Çocuk istismarına, tacize ve tecavüze karşı emekçiler seslerini daha da yükseltmelidir

Küçükçekmece’de 5 yaşındaki bir çocuğun cinsel istismara uğraması yine bardağı taşırdı. Türkiye’nin dört bir yanında halk sokaklara döküldü. Yandaşlıkta sınır tanımayan bazı satılık kalemler, “hepimiz istismara karşıyız kimi protesto ediyorsunuz, sapıklar sizin protestonuzla mı düzelecekler” türünden mide bulandırıcı açıklamalar yaptılar. Halbuki protestoların kendisi basit bir gerçeği de açıkça gösterdi. Çocukların güvenliğini sağlayamayan devlet bazı protestoları bastırmak için polisi halkın üzerine göndermekten geri durmadı. Küçükçekmece Kanarya mahallesinde polis TOMA eşliğinde halka saldırdı.

Halk; kadınlarını, gençlerini, çocuklarını korumak için, istismara uğrayan ama sesini çıkaramayanların sesini yükseltiyor. Yeni istismarlar, tacizler, tecavüzler yaşanmasın diye. Fabrika işçileri işyerlerinde, sokakta eylemlerle, pankartlarla bu sesi yükseltiyor. Bu meselenin birtakım sapığın yaptığı münferit olaylardan ibaret olmadığını söylüyor. Bu sistem kadınları, gençleri, çocukları baskı altında tutmak için cinsel istismarı görmezden geliyor, kullanıyor. Sırf bir yerlere yakın olduğu için, arkasını dini ya da siyasi güçlere dayadığı için cezasız kalan, tutuksuz yargılanan her bir tacizci, tecavüzcü yeni saldırıları cesaretlendiriyor.

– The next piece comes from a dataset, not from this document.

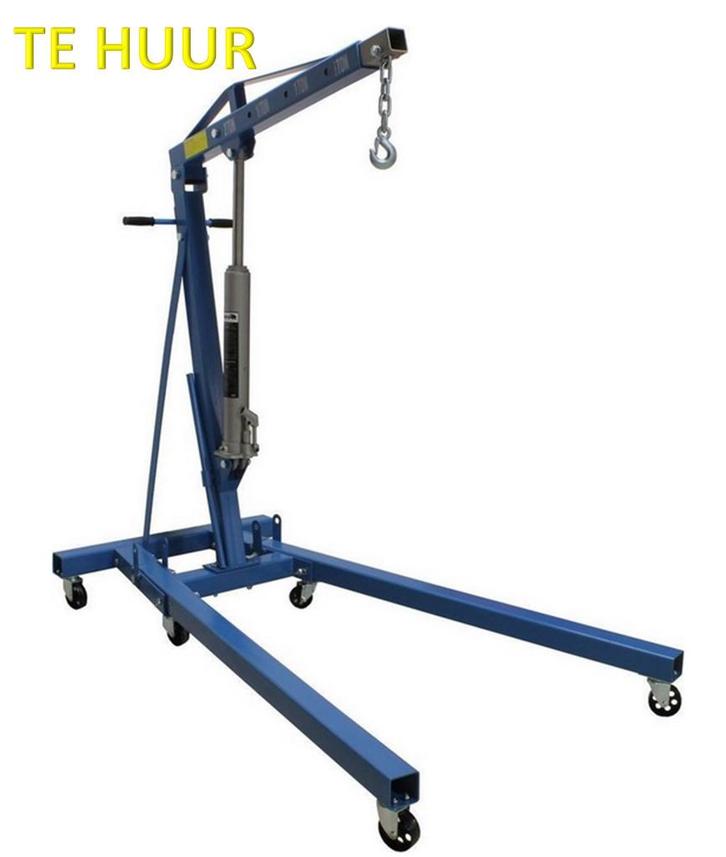 Motortakel / Werkplaatskraan – TE HUUR, Auto diversen, Autogereedschap, Gebruikt, Ophalen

Kapitalist sistem, aynı zamanda bu vakalara karşı alınacak önlemleri de maliyet hesabı olarak görüyor. Çocuklar için kreşler, düzgün işleyen sosyal hizmetler kurumu, ebeveynlerin çocuklarıyla daha fazla ilgilenebileceği şekilde çalışma saatlerinin azaltılması, çocukların güvenle oynayabileceği sokaklar, sosyal tesisler, kadınların güvenli şekilde evine varacağı aydınlatılmış sokaklar, patronların kâr hesabına göre değil, kadın işçinin güvenliğine göre ayarlanmış vardiya saatleri ve daha pek çok şey pekâlâ gerçekleştirilebilir. Cinsel istismar, taciz ve tecavüz kadınlardan, gençlerden, çocuklardan uzak tutulabilir.

Ama bunun için devlet ne maliyete katlanıyor ne de adalet mekanizmasını işletiyor. Sermayenin devleti kadını ve çocuğu korumak, suçluyu caydırmak ve cezalandırmak için değil, yükselen sesleri kısmak için uğraşıyor. Emekçi mahalleleri ve fabrikalardan çıkan bu ses daha da yükselmeli, tüm Türkiye’yi sarmalıdır.

Metal İşçisinin Sesi

Bu yazı Gerçek gazetesinin Mayıs 2019 tarihli 116. sayısında yayınlanmıştır.